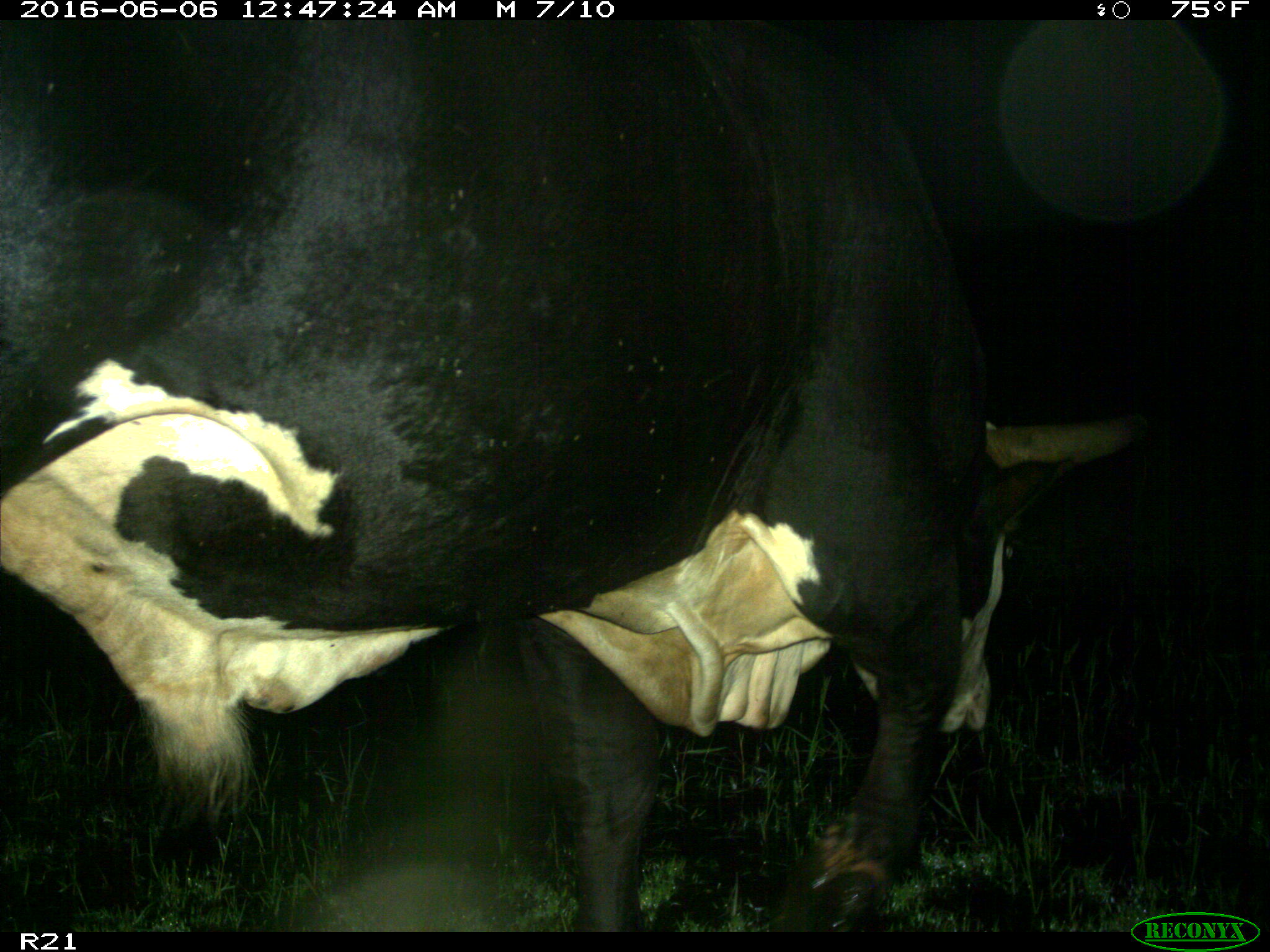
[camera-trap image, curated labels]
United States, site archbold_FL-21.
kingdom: Animalia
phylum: Chordata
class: Mammalia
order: Artiodactyla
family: Bovidae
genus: Bos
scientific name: Bos taurus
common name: domestic cow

::::

About this task:
Extract every line of the data exactly; pictures stay out.

Task answer:
[camera-trap image, curated labels]
United States, site archbold_FL-21.
kingdom: Animalia
phylum: Chordata
class: Mammalia
order: Artiodactyla
family: Bovidae
genus: Bos
scientific name: Bos taurus
common name: domestic cow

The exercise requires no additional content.